= Short exercise =
Do not copy the pictures; transcribe all other material exactly.

'''

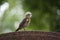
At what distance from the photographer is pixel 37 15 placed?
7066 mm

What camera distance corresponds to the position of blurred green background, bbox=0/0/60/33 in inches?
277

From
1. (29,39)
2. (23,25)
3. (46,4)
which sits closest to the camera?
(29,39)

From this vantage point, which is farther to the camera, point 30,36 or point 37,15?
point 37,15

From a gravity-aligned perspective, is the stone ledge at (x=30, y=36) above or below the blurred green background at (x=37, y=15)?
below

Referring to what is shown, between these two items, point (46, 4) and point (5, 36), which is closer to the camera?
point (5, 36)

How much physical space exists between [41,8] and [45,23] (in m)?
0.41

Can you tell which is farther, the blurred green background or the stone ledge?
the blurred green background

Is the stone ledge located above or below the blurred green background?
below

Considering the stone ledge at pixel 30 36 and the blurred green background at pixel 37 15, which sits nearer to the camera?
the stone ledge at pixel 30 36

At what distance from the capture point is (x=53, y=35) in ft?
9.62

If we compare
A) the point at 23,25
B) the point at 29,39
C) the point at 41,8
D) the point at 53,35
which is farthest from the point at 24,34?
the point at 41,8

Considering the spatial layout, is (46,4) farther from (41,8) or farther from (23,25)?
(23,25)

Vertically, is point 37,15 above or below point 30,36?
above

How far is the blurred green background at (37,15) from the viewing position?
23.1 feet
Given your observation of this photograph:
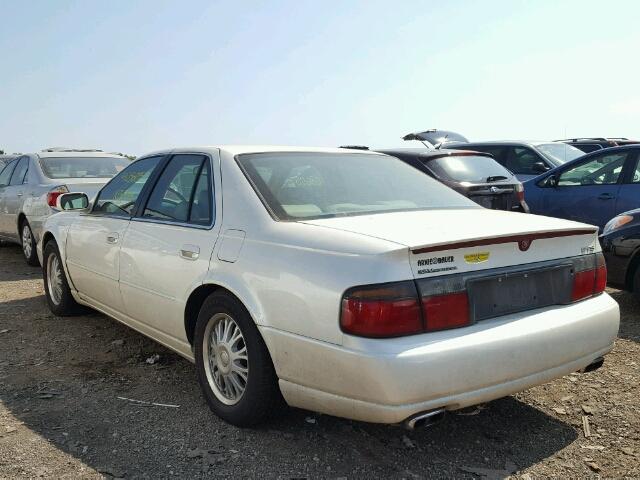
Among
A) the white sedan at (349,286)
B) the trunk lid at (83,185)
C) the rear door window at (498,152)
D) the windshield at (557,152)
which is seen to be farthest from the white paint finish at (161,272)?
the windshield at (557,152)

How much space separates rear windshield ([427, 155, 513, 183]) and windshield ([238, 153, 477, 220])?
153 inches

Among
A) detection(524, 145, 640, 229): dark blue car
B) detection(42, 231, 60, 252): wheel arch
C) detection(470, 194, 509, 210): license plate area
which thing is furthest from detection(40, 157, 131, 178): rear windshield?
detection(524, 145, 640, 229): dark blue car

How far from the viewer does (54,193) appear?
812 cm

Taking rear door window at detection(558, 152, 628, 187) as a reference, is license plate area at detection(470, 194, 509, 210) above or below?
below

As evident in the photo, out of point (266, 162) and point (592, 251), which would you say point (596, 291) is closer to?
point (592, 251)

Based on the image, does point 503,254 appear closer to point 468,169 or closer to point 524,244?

'''

= The result =
At what distance from the photographer is pixel 37 15 placed?
7066 mm

What camera distance corresponds to the position of blurred green background, bbox=0/0/60/33 in inches?
277

From
1. (29,39)
2. (23,25)
3. (46,4)
which sits closest to the camera?
(29,39)

From this vantage point, which is farther to the camera, point 30,36 or point 37,15?
point 37,15

From a gravity-aligned perspective, is the stone ledge at (x=30, y=36) above or below the blurred green background at (x=37, y=15)?
below

Referring to what is shown, between these two items, point (46, 4) and point (5, 36), which is closer to the camera?
point (5, 36)

How much physical space exists between [41,8] and [45,23] (in m)?
0.41

Can you tell which is farther, the blurred green background or the stone ledge?
the blurred green background

Is the stone ledge located above or below the blurred green background?
below

Considering the stone ledge at pixel 30 36 and the blurred green background at pixel 37 15, which sits nearer to the camera?
the stone ledge at pixel 30 36

At what distance from the capture point is (x=53, y=35) in ft?
9.62

If we compare
A) the point at 23,25
B) the point at 29,39
C) the point at 41,8
D) the point at 53,35
which is farthest from the point at 24,34?
the point at 41,8

Considering the spatial layout, is (46,4) farther from (41,8) or farther from (23,25)?
(23,25)

Vertically, is point 37,15 above or below point 30,36?
above

How far is the blurred green background at (37,15) from the viewing position?
23.1 feet
Given your observation of this photograph:
Among
A) the white sedan at (349,286)
B) the trunk lid at (83,185)
C) the rear door window at (498,152)
D) the windshield at (557,152)
which is seen to be farthest from the white paint finish at (161,272)?
the windshield at (557,152)

How much space separates rear windshield ([427, 155, 513, 183]) and windshield ([238, 153, 477, 220])?
153 inches

Among
A) detection(524, 145, 640, 229): dark blue car
B) detection(42, 231, 60, 252): wheel arch
C) detection(470, 194, 509, 210): license plate area
which thing is furthest from detection(40, 157, 131, 178): rear windshield?
detection(524, 145, 640, 229): dark blue car

How far from the viewer does (54,193) appear?
812 cm

Taking rear door window at detection(558, 152, 628, 187) as a reference, is license plate area at detection(470, 194, 509, 210) above or below?
below

As evident in the photo, out of point (266, 162) and point (592, 251), which would you say point (596, 291) is closer to?
point (592, 251)

Based on the image, does point 503,254 appear closer to point 468,169 or closer to point 524,244?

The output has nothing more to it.